● Textauszug:
______________________________

Berlin-Kreuzberg und der Widerstand: Die Wut ist vergessen
Was hat der alte Mythos von Kreuzberg mit einem Gemüseladen heute zu tun? Und kann der Widerstand so freundlich sein? Eine Selbstbefragung.
Auf einem alten Foto sind Menschen zu sehen, die in einem grauen Hof im Kreis herumtanzen. Sie sind barfuß und haben Schlaghosen an. Darunter steht: Straßenfest in der Cuvrystraße. Das Bild mutet ungefähr so historisch an wie die sepiafarbenen Bilder aus der vorigen Jahrhundertwende. Dabei stammt es aus den 1980er Jahren. Der Zeit, als diese Gegend im hintersten Eck von Westberlin den großen Mythos von Kreuzberg schrieb. Die Cuvrystraße war damals eines der vielen besetzten Häuser in diesem Viertel. Ton Steine Scherben haben den SO-36-Kiez besungen. 1.001 Geschichten wurden erzählt. Davon, wie die Widerständigen damals den Abriss stoppten. Von Straßenschlachten. Vom Ausnahmezustand. Und ja Papa, jetzt ist es auch endlich mal gut.
Aber das ist es nicht. Denn Mythen sind stark. Sie sind selbst widerständig. Zäh wie Taubenmist. Und keiner, der in Kreuzberg aktiv ist, kann ihnen entkommen.
Im Frühling vergangenen Jahres hieß es plötzlich: „Kreuzberg ist wieder da.“ Freilich war es immer da gewesen. Es sind ein paar Straßenzüge, zwischen Spree und Landwehrkanal gelegen, heute ein stinknormaler Innenstadtbezirk mit vielen Restaurants und Straßencafés. Aber plötzlich war wieder Bewegung in Kreuzberg. Man hörte und las davon. Eigentlich war nicht viel vorgefallen. Nach einem Hausverkauf hatte ein Immobilienbesitzer einem alteingesessenen türkischen Gemüseladen – Bizim Bakkal – gekündigt. Danach hatten Nachbarn und Kunden vor dem Geschäft einen Frühling lang gepicknickt, Veranstaltungen organisiert und dabei beharrlich den Erhalt ihres Ladens gefordert. Es waren immerhin so viele dabei, dass niemand wirklich sagen konnte, wie viele es waren.

______________________________

● Materialauszüge:

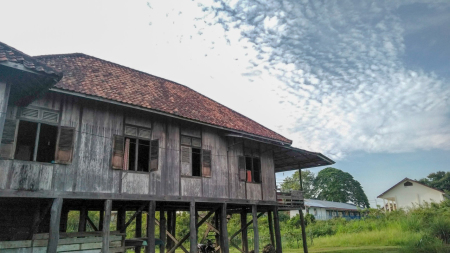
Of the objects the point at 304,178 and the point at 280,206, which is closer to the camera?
the point at 280,206

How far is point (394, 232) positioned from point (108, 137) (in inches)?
797

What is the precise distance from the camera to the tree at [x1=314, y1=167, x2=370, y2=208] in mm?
58281

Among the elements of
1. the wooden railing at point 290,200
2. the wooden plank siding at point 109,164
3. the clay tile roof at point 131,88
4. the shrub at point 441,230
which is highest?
the clay tile roof at point 131,88

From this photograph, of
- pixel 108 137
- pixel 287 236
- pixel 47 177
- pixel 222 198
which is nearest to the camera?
pixel 47 177

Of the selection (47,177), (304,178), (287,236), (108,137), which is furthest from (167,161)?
(304,178)

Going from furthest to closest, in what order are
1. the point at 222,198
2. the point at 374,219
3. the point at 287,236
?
1. the point at 374,219
2. the point at 287,236
3. the point at 222,198

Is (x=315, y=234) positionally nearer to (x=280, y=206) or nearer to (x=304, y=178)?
(x=280, y=206)

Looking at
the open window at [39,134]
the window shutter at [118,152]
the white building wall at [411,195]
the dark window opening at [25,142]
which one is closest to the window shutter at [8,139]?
the open window at [39,134]

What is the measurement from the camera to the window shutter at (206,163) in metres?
12.4

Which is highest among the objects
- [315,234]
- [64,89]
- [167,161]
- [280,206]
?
[64,89]

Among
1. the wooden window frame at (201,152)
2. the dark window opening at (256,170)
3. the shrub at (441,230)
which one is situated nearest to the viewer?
the wooden window frame at (201,152)

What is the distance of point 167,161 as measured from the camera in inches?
448

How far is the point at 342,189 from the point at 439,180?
14710 mm

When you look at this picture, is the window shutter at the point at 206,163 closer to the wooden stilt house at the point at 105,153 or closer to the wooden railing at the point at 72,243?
the wooden stilt house at the point at 105,153
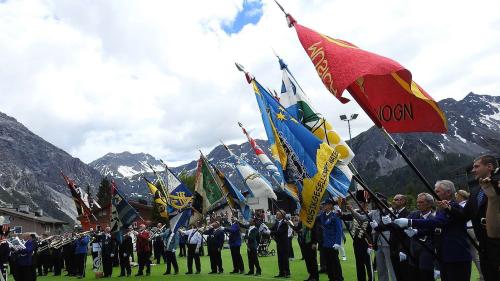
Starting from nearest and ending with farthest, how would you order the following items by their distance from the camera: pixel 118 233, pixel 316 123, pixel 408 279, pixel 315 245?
1. pixel 408 279
2. pixel 316 123
3. pixel 315 245
4. pixel 118 233

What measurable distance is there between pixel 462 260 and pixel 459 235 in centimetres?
34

______________________________

● Schriftliche Aufgabe: Gib den Inhalt des Textes über Kreuzberg und den Widerstand in genau zwei Sätzen wieder. Das Material steht in keinem Zusammenhang mit dem Text.

● Antwort: Der Text erinnert an den Mythos von Kreuzberg aus den 1980er Jahren mit besetzten Häusern, Straßenschlachten und dem gestoppten Abriss und hält fest, dass solche Mythen zäh sind und niemand, der in Kreuzberg aktiv ist, ihnen entkommt. Im Frühling vergangenen Jahres hieß es dann, Kreuzberg sei wieder da, weil Nachbarn und Kunden nach der Kündigung des alteingesessenen türkischen Gemüseladens Bizim Bakkal einen Frühling lang vor dem Geschäft picknickten, Veranstaltungen organisierten und den Erhalt des Ladens forderten.